►

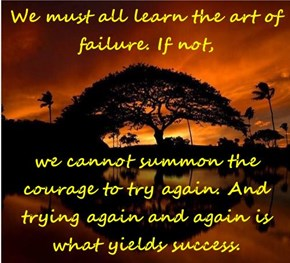 We must all learn the art of failure. If not,  we cannot summon the courage to try again. And trying again and again is what yields success.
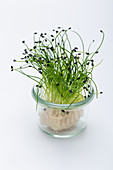 Onion sprouts in a small glass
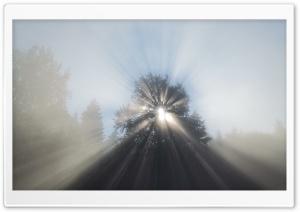 Saint Tree Ultra HD Wallpaper for 4K UHD Widescreen desktop, tablet & smartphone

◄

## Required work
Repeat each line of the material exactly, and drop any image it carries.

## Response to the exercise
 We must all learn the art of failure. If not,  we cannot summon the courage to try again. And trying again and again is what yields success.
 Onion sprouts in a small glass
 Saint Tree Ultra HD Wallpaper for 4K UHD Widescreen desktop, tablet & smartphone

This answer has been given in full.